* Aufgabe 1:
Beantworte anhand des Auszugs über den Afghanistan-Abzug die folgenden Fragen:
(a) Welcher ehemalige CIA-Agent wird zu Beginn zitiert?
(b) Wie viele Jahre Krieg in Afghanistan nennt der Auszug?
(c) Wem teilte Blinken mit, dass der US-Abzug die strategischen Beziehungen nicht schwächen werde?
* Aufgabe 2:
Gib aus dem Auszug über den Afghanistan-Abzug den Abschnitt wortgetreu wieder, der mit den Worten "Blinken verdrehte die" beginnt und mit "eines strategischen Entwurfes." schließt.
* Aufgabe 3:
Zähle alle Personen auf, die im Auszug über den Afghanistan-Abzug namentlich genannt werden.

* Leseauszug:
● ● ● ● ●
Ist Ihnen eigentlich aufgefallen, dass seit dem Triumph der Alliierten über Deutschland und Japan kein einziger Krieg mehr nachhaltig gewonnen wurde? Sehen wir einmal von den konventionellen Großeinsätzen in Korea und Vietnam ab, so gab es nirgendwo, nicht einmal bei den belanglosen Scharmützeln von Somalia, beim gescheiterten Blue-Strike-Unternehmen im Iran, beim Einsatz der Contras in Nicaragua, vom Debakel Kennedys in der Schweinebucht ganz abgesehen, einen Sieg zu vermelden. Im Südlibanon, im Irak, in Afghanistan hat sich längst bestätigt, dass die konventionelle Kriegsführung der NATO-Stäbe, aber auch Russlands und Israels, mit der Abnutzungsstrategie, die den Kern des asymmetrischen Krieges bildet, nicht zurechtkommt. Die ungeheuerliche Durchschlagskraft neuer Monsterbomben, inklusive der "bunker buster", hat sich diesbezüglich als untauglich erwiesen.“, sagte mir der ehemalige CIA-Agent Robert Baer vor einigen Jahren in einem Interview.

US-Außenminister in Kabul

Nach 20 Jahren Krieg in Afghanistan haben die USA den Abzug ihrer Truppen aus dem Hindukusch angekündigt. US-Außenminister Anthony Blinken ist zu einem unangekündigten Besuch in Kabul eingetroffen.

Blinken verdrehte die Wirklichkeit, wie schon zuvor bei seinem Besuch in Europa, wie sie gerade dem Kalkül Washingtons entspricht, nämlich aus einer Niederlage einen strategischen Rückzug herbei zu phantasieren. Blinken habe dem afghanischen Präsidenten Ashraf Ghani mitgeteilt, dass der US-Abzug die strategischen Beziehungen zwischen den beiden Ländern nicht schwächen werde. Die USA fühlten sich weiter Afghanistan und seinen Menschen verpflichtet.

Um den Menschen in Afghanistan ging es den USA nie. Es ging darum, nach dem 11. September 2001 eine militärische Kraftaktion zu vollziehen, die von Anfang an falsch konzipiert war. Die Tatsache, dass man auf eine asymmetrische Kriegsführung, wie bei den Anschlägen von Manhattan, mit dem Einmarsch in einen Nationalstaat reagierte, entsprach von Anfang an dem Scheitern eines strategischen Entwurfes.
● ● ● ● ●
* Datensatzinhalt:
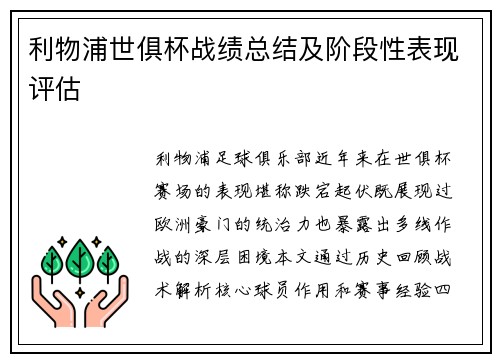 利物浦世俱杯战绩总结及阶段性表现评估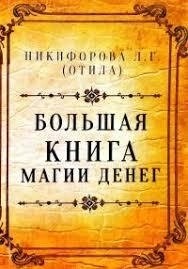 Любов Нікіфорова (Віділа). Велика книга магії грошей.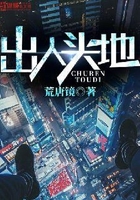 出人头地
● ● ● ● ●
* Schriftliche Antwort 1:
(a) Robert Baer
(b) 20 Jahre
(c) Dem afghanischen Präsidenten Ashraf Ghani

* Schriftliche Antwort 2:
Blinken verdrehte die Wirklichkeit, wie schon zuvor bei seinem Besuch in Europa, wie sie gerade dem Kalkül Washingtons entspricht, nämlich aus einer Niederlage einen strategischen Rückzug herbei zu phantasieren. Blinken habe dem afghanischen Präsidenten Ashraf Ghani mitgeteilt, dass der US-Abzug die strategischen Beziehungen zwischen den beiden Ländern nicht schwächen werde. Die USA fühlten sich weiter Afghanistan und seinen Menschen verpflichtet.

Um den Menschen in Afghanistan ging es den USA nie. Es ging darum, nach dem 11. September 2001 eine militärische Kraftaktion zu vollziehen, die von Anfang an falsch konzipiert war. Die Tatsache, dass man auf eine asymmetrische Kriegsführung, wie bei den Anschlägen von Manhattan, mit dem Einmarsch in einen Nationalstaat reagierte, entsprach von Anfang an dem Scheitern eines strategischen Entwurfes.

* Schriftliche Antwort 3:
Robert Baer, Kennedy, Anthony Blinken, Ashraf Ghani